BONAPARTE L'HOMME DONT LA FRANCE EUT BESOIN

Plus que sa volonté de conquête, c’est sa détermination patriote qui a mené Napoléon Bonaparte au sommet de la gloire et la France à l’apogée de sa puissance. Il n’a pas eu à forcer le destin car l’enchainement des situations conjoncturelles en même temps que les nécessités de l’histoire ont dessinaient pour lui et pour la France la voie de la grandeur.
Le peuple et les édiles de la révolution ont trouvé dans sa personne l’argument déterminant en même temps que l’unique protagoniste capable de préserver définitivement les fruits chèrement cueillis de la Révolution. C’est pourquoi il dit au soir du 20 brumaire de l’an VIII « Citoyens, la Révolution est fixée aux principes qui l'ont commencée, elle est finie. »
Le Consulat et la nouvelle constitution ne sont pas nés d’un coup d’état ourdi par des factieux, mais bien d’une espèce de concorde nationale envisagée par les membres du Directoire et en particulier Sieyès et approuvé par les Français. C’est naturellement le général Bonaparte, auréolé de ses succès à la tête de l'armée d’Italie, qui sera la pièce essentielle du dispositif. Cet élan porté par une volonté large et populaire eut pour objectif d’asseoir sans retour un nouvel état issu du grand mouvement, parfois sanglant, des années de rupture avec l’ancien régime.

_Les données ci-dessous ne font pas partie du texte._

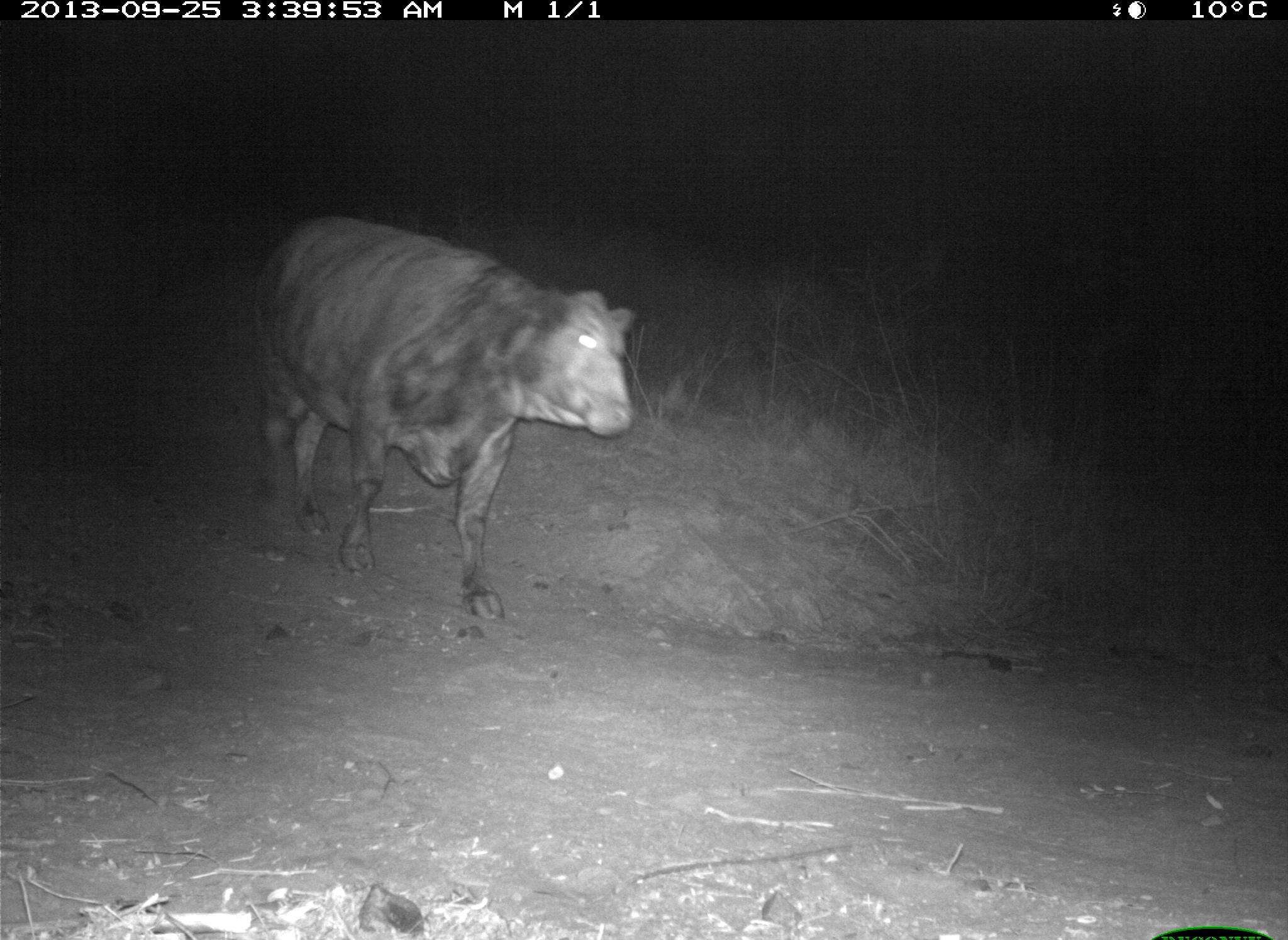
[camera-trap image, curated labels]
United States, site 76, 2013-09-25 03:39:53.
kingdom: Animalia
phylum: Chordata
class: Mammalia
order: Artiodactyla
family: Bovidae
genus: Bos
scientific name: Bos taurus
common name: cow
Cow (Bos taurus).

N’oublions jamais que l’Europe (ou plutôt la coalition des Royaumes de l’Europe) n’a jamais admis la révolution Française et la suppression de la Royauté. N’oublions jamais que la Nation fut victime des agressions des coalisés et non l’instigatrice des guerres contre eux. N’oublions jamais la volonté de l’Angleterre de museler la France, sa grande rivale commerciale sur le continent. Son activisme ne s’est jamais démenti jusqu’à WATERLOO.
Le 2 août 1802 lorsqu'il fut nommé Consul à vie et le 2 décembre 1804 jour du sacre de l'Empereur sont deux dates qui s'intègrent dans une parfaite logique de construction de la Nation en tant que puissance face aux autres puissances continentales.
La date du 18 juin 1815 marque la défaite de l’Empereur, elle est une étape dans le déroulement de l’histoire de France mais elle n’est pas le signe d’une séparation entre lui et la Nation. Tout ce qui précéda fut noble, fut grand, fut unique et la France, même vaincue, n’a jamais oublié ni renié tout le patrimoine accumulé.